Saved entries
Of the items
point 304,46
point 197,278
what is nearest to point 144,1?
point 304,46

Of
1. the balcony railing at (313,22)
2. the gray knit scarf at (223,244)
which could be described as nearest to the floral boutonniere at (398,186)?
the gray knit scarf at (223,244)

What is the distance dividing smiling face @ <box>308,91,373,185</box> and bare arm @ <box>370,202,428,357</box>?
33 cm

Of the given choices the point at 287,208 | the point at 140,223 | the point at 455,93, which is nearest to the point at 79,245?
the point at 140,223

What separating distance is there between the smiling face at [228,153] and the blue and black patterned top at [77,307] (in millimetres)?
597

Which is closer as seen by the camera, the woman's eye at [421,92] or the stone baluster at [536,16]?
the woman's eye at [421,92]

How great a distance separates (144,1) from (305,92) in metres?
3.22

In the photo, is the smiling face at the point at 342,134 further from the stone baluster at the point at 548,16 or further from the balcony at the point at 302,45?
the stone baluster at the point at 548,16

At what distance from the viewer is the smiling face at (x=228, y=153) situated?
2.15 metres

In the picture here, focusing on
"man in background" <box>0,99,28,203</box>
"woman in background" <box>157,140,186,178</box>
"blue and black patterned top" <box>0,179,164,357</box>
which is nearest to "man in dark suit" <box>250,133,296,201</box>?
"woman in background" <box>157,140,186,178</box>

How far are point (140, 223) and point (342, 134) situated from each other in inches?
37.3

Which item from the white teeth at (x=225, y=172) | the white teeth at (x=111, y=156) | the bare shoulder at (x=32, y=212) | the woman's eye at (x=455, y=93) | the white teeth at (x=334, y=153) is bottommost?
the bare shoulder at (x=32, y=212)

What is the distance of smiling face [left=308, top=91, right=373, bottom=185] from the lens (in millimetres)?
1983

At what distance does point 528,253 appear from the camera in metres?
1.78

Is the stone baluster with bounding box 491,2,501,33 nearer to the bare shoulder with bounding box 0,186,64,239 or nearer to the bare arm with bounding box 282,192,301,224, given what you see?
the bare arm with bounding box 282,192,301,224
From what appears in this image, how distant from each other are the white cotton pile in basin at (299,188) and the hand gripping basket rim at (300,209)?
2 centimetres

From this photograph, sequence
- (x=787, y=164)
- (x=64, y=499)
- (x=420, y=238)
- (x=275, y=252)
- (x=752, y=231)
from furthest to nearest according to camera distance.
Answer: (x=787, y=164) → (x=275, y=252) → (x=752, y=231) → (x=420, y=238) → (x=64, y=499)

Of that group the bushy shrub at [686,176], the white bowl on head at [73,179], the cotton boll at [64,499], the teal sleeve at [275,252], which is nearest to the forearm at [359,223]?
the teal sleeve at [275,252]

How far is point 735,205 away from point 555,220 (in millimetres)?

▶ Goal
Please retype, exactly as written, every line from the line containing "How far are" through the last line of the records above, including both of those lines, and nothing else.

▶ Response to the task
How far are point (140, 223) and point (342, 134) situated from each other in inches?
37.3

Which item from the white teeth at (x=225, y=172) | the white teeth at (x=111, y=156) | the bare shoulder at (x=32, y=212) | the woman's eye at (x=455, y=93) | the white teeth at (x=334, y=153) is bottommost?
the bare shoulder at (x=32, y=212)

What is the distance of smiling face [left=308, top=91, right=373, bottom=185] from the lens (in millimetres)?
1983

At what distance does point 528,253 appear from the camera in metres?
1.78

Is the stone baluster with bounding box 491,2,501,33 nearer to the bare shoulder with bounding box 0,186,64,239 or nearer to the bare arm with bounding box 282,192,301,224, given what you see?
the bare arm with bounding box 282,192,301,224
From what appears in this image, how distant from each other are the white cotton pile in basin at (299,188) and the hand gripping basket rim at (300,209)?
2 centimetres

From this photograph, sequence
- (x=787, y=164)
- (x=64, y=499)
- (x=420, y=238)
- (x=275, y=252)
- (x=752, y=231)
from furthest to nearest according to camera distance.
Answer: (x=787, y=164) → (x=275, y=252) → (x=752, y=231) → (x=420, y=238) → (x=64, y=499)

Of that group the bushy shrub at [686,176], the white bowl on head at [73,179], the cotton boll at [64,499], the teal sleeve at [275,252], which is nearest to the forearm at [359,223]?
the teal sleeve at [275,252]

How far is point 735,205 away from point 555,220 (in millimetres)?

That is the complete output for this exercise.